The technology used in facial detection is called Histogram of Oriented Gradients or HOG. The input is converted in black and white color scheme since color data is not required. Then each and every pixel is observed and the pixels surrounding it are taken in consideration, based on the shift in color gradient from light to dark, a arrow or line is drawn. This process is repeated for every pixel and gradient shift in the image. The arrows or line that replaces the pixels are called Gradients and plots the flow of light in the input. By only considering the direction of gradients shift an image of the same person whether bright or dark will be represented exactly same. To decrease the level of details to save up space and get the forest of tree, we just consider the higher level of gradient. The image is divided into 16x16 pixel squares and in each square, the gradients are counted and the major direction of arrows is considered to draw one large arrows for a square. The end result will represent the basic structure of a face. This representation is called HOG representation and is compared to the most similar known HOG pattern to detect faces.

B. Framing and Projecting

Faces when detected and isolated are then posed in a pre-defined manner so that face of the same person in different angles, turns and orientation are not distinguished as different people. This is done by wrapping the image so that the eyes and the lips are positioned in the same place. An algorithm called Face Landmark Estimation is used to do this. The algorithm will try to find 68 specific points defined on a face called landmarks, these points are located on a face on various points- edges of the eyes, the chin, eyebrows, contour of the mouth, etc. When these landmarks are discovered and the location of eyes and mouth are known, the image is rotated, skewed, wrapped and scaled so that these features are centered as much as possible without distorting the image. This transformation of the image is called Affine Transformation.

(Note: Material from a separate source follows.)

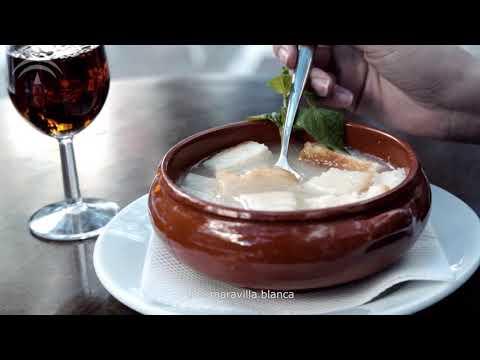 Toda inspiración empieza en blanco... Spot Pueblos Blancos Sierra de Cádiz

C. Extracting Facial Features and Profile Creation

This process is the main backend work of the model as a Deep Convolutional Neural Network (CNN) is trained to extract relevant features from the image. The model is trained to generate 128 measurements for each face. The training of the network is done by feeding the model 3 face images -

  1. Training image of the known person
  2. Another picture of the same person
  3. An image of a different person's face

The algorithm generates measurement for all the three images and tweaks the neural network so that the measurement for image #1 and #2 are closer while making sure the measurements for #2 and #3 are further apart. This process is repeated millions of times on millions of images so that the neural network learns to generate 128 measurements on faces of different people. The Dlib library is trained on millions of faces and the facial recognition module is built upon this neural network to accurately give out these measurements in efficient times. The process of generating 128 measurements is called Embedding. After Embedding, the measurements are stored in form of numerical data readable by the model in a profile. This facial profile is the final data that is compared with other profiles to identify similar profile and recognizing faces.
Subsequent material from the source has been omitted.